§ **EXTRACTED DATA**:
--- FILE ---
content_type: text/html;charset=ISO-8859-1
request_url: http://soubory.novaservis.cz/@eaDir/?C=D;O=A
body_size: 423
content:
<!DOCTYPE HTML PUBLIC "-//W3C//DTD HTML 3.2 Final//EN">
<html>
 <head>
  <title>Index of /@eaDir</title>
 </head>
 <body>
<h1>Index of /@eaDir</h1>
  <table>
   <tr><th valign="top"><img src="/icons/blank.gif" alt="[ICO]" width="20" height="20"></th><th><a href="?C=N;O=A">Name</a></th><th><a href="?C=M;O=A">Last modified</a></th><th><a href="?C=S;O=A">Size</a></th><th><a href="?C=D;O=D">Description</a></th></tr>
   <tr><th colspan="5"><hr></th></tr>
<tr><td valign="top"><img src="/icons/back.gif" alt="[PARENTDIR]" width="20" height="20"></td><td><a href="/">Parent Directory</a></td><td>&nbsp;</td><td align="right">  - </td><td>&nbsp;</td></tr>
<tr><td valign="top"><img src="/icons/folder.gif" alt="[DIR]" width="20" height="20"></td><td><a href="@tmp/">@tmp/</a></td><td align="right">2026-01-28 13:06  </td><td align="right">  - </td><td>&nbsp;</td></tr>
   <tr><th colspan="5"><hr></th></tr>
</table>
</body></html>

...

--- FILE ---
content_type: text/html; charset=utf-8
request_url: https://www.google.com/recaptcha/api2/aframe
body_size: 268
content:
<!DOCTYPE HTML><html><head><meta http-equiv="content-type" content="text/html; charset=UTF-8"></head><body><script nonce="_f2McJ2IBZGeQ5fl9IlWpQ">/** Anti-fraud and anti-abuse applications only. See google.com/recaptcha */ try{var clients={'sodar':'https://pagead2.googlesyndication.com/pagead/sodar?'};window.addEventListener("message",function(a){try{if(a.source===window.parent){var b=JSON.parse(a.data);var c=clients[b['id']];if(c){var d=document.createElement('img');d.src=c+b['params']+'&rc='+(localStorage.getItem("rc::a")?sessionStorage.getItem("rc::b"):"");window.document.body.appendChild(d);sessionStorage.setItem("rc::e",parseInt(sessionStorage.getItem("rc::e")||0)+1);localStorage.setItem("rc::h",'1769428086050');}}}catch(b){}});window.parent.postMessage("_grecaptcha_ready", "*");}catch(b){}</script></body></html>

§ **TASK PROMPT**: Could you write out, exactly as they stand, only the lines above that begin at the line with "content_type: text/html; charset=utf-8" and stop after the line with "Anti-fraud and anti-abuse"?

§ **REPLY**:
content_type: text/html; charset=utf-8
request_url: https://www.google.com/recaptcha/api2/aframe
body_size: 268
content:
<!DOCTYPE HTML><html><head><meta http-equiv="content-type" content="text/html; charset=UTF-8"></head><body><script nonce="_f2McJ2IBZGeQ5fl9IlWpQ">/** Anti-fraud and anti-abuse applications only. See google.com/recaptcha */ try{var clients={'sodar':'https://pagead2.googlesyndication.com/pagead/sodar?'};window.addEventListener("message",function(a){try{if(a.source===window.parent){var b=JSON.parse(a.data);var c=clients[b['id']];if(c){var d=document.createElement('img');d.src=c+b['params']+'&rc='+(localStorage.getItem("rc::a")?sessionStorage.getItem("rc::b"):"");window.document.body.appendChild(d);sessionStorage.setItem("rc::e",parseInt(sessionStorage.getItem("rc::e")||0)+1);localStorage.setItem("rc::h",'1769428086050');}}}catch(b){}});window.parent.postMessage("_grecaptcha_ready", "*");}catch(b){}</script></body></html>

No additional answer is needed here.